A. A. de Assis (Maringá dó-ré-mi-fá)

Esta cidade nasceu para ser a Atenas do norte do Paraná. Tudo aqui indica a vocação deste povo para a música, para a literatura, para todas as artes. Um dia vocês vão entender por que estou dizendo isso”. – Palavras do compositor Joubert de Carvalho, em discurso no dia da inauguração da rua que tem o seu nome em Maringá. A profecia não tardou a confirmar-se.

Maringá nasceu cantando” – era o que já naquela época se dizia. O então jornalista, radialista e vereador Antenor Sanches empunhou a bandeira: conseguiu por unanimidade a aprovação da lei que oficializou o apelido da jovem urbe como “Cidade Canção”.

Hoje é difícil dizer quantos músicos aqui atuam, quantos escritores, quantos atores, quantos pintores, quantos escultores. Conheço alguns, não conheço a maioria. Na música, por exemplo, vêm-me de pronto à lembrança o notável maestro, compositor, tenor Geandré Ramiro, a querida maestrina Denise Pimentel, a ótima cantora Madalena Alves.

Penso também no Femucic, na Orquestra Filarmônica UniCesumar, na Orquestra de Câmara da UEM, no Coro Cobra Coral, no Coro Arquidiocesano. Mas sei que há vários outros grupos de altíssimo nível  fazendo bonito aqui e até em apresentações no exterior.

Conheci melhor os da geração pioneira, dos quais guardo ótimas lembranças, a começar pelo inesquecível maestro Aniceto Matti. Aquele sorriso gostoso dele tocando piano e acordeón na Rádio Cultura, nos bailes, ou regendo coros nas igrejas e nos colégios.

Quando cheguei aqui (1955), já havia uma banda e uma orquestra. Henrique Marchini era o maestro das duas; o presidente da banda era o vereador Primo Montéschio. Depois a banda passou a chamar-se “Joubert de Carvalho”, presidida pelo poeta Ary de Lima e depois pelo pioneiríssimo Otávio Periotto. Fernando Penha era o maestro e tinha também uma orquestra, que contava com músicos excelentes, como o baterista Toninho, o pistonista Pirulito, o violonista Romeu.

Veio em seguida o famoso grupo “Britinho e seus Cometas”. Uma rapaziada moderna que inaugurou por aqui a era do rock. Havia também o professor Thomé com a sua Academia de Acordeón. E os geniais Shiniti Ueta e Tercílio Men, que continuam na ativa.    

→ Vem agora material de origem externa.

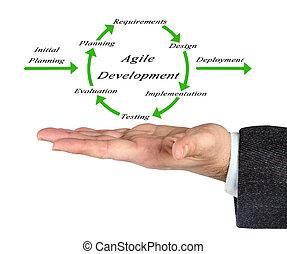 diagrama, de, ágil, desenvolvimento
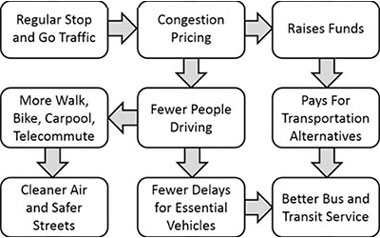 congestion pricing chart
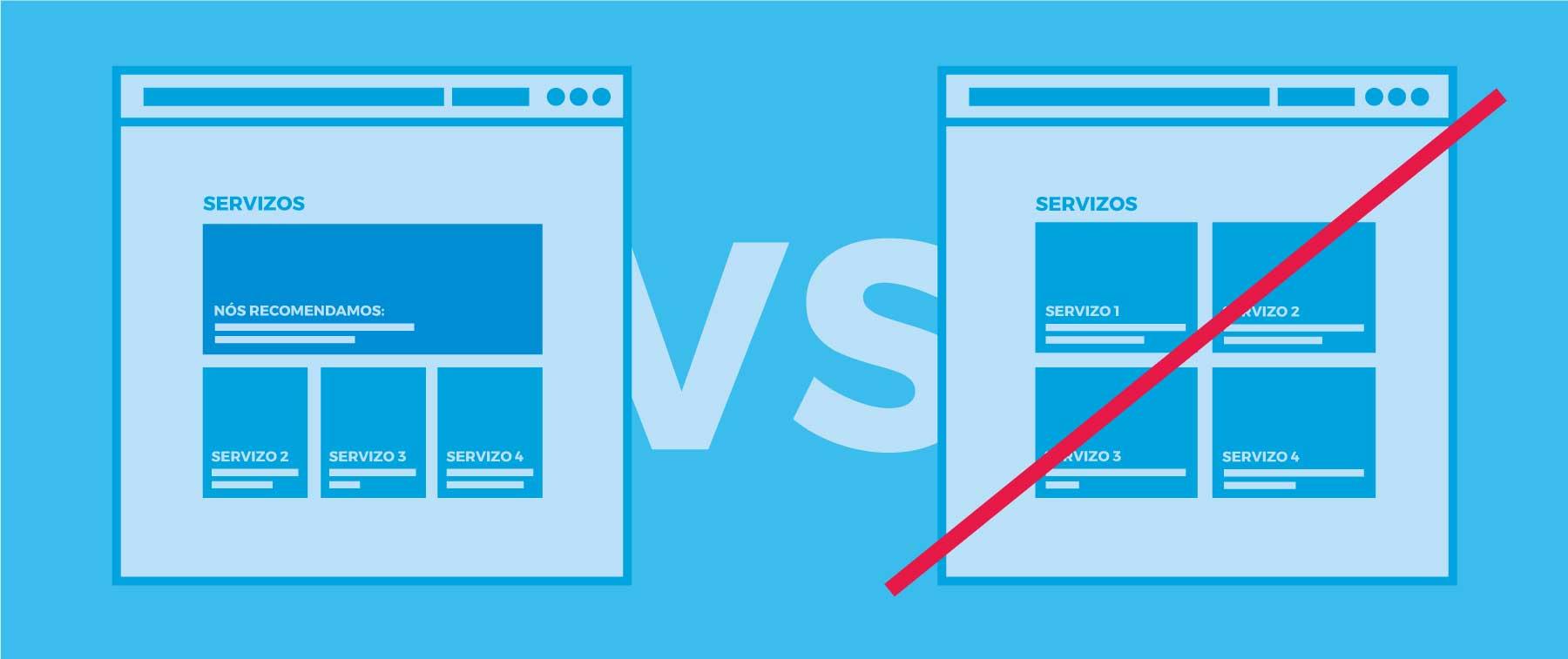 Estratexias de deseño web 5. Xerarquiza os teus produtos e servizos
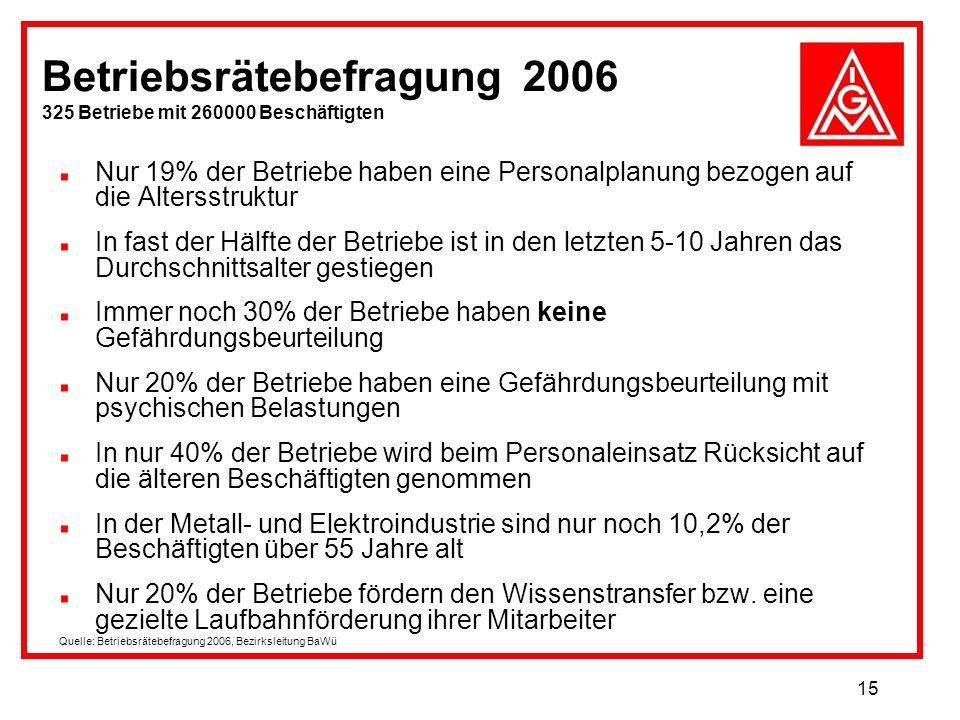 15 Betriebsrätebefragung 2006 325 Betriebe mit 260000 Beschäftigten Nur 19% der Betriebe haben eine Personalplanung bezogen auf die Altersstruktur In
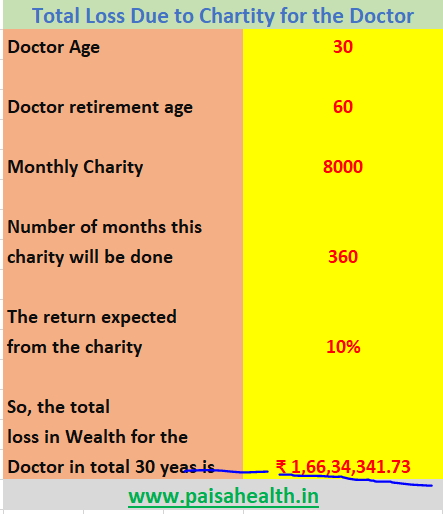 Loss Due to Virtue ( Charity) to the Doctor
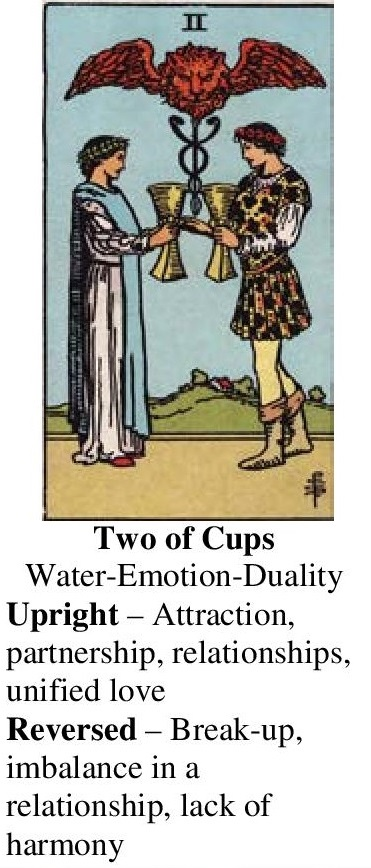 23-Tarot-Two of Cups-Annotated
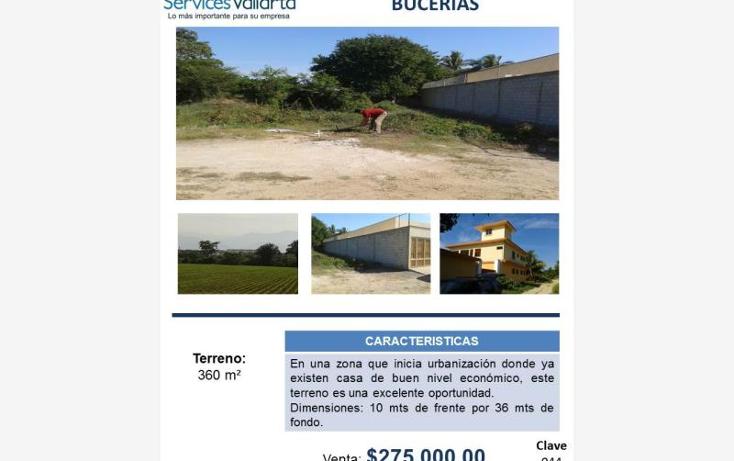 Foto de terreno habitacional en venta en estaciones 600, bucer?as centro, bah?a de banderas, nayarit, 415886 No. 11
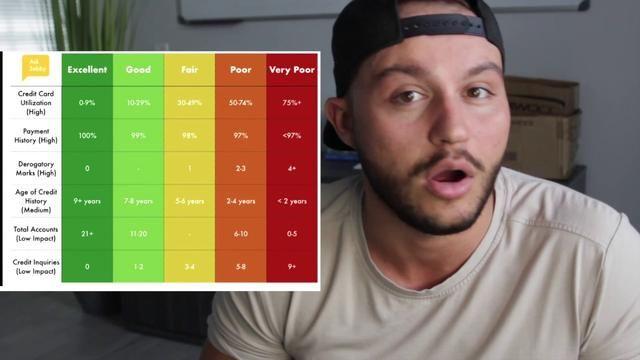 How To Get 800 Credit Score In 45 Days Credit Repair Companies
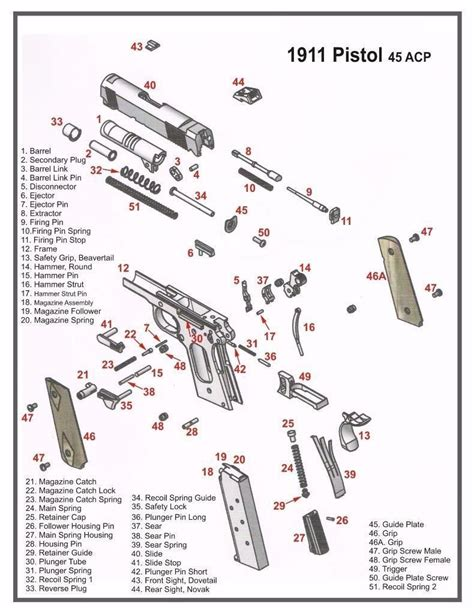 Acp Pistol Diagram Poster Picture Vlueprint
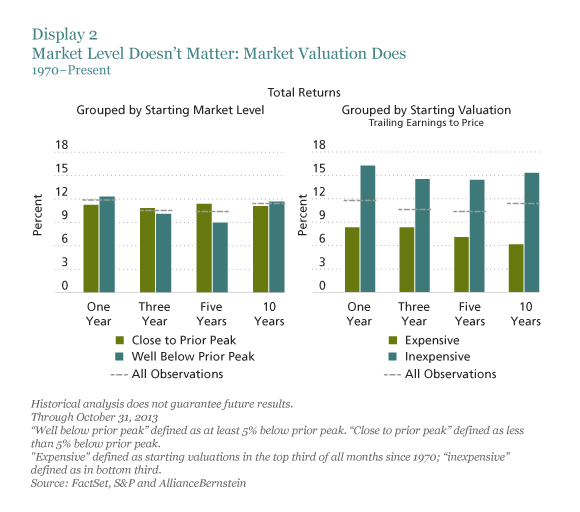 Market Level Doesn't Matter; Market Valuation Does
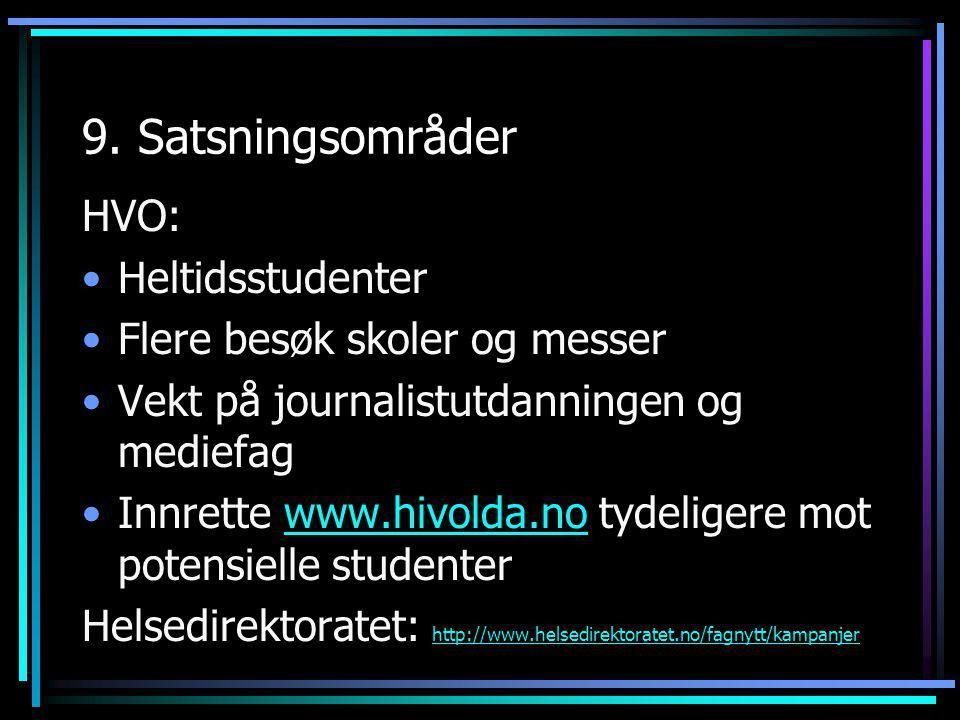 9. Satsningsområder HVO: •Heltidsstudenter •Flere besøk skoler og messer •Vekt på journalistutdanningen og mediefag •Innrette www.hivolda.no tydeliger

Lembro-me ainda do professor Geraldo Altoé, o primeiro organizador de coros da Catedral, e de sua irmã, também regente – a queridíssima professora Polônia Altoé Fusinato, que ainda hoje dirige com brilho e ardor um dos nossos melhores grupos corais religiosos.

Destaque especial para o simpaticíssimo maestro Fumimasa Otani, um dos personagens mais fascinantes de nossa música. Também para o maestro Antônio Balan e para os dirigentes das grandes fanfarras que marcaram época na história da cidade: Hiran Sallée, Dalisbor, Irmão Pedrão. E ainda para as inesquecíveis professoras dos conservatórios pioneiros, entre as quais Mirthes Fernandes de Souza e as irmãs Yaeko e Sumiko Miyamoto, do Luzamor.

Peço desculpas por não citar todos e todas. Mas a todas e todos os que têm feito  realmente de Maringá uma “Cidade Canção”, deixo aqui um carinhoso abraço. Bravo!!!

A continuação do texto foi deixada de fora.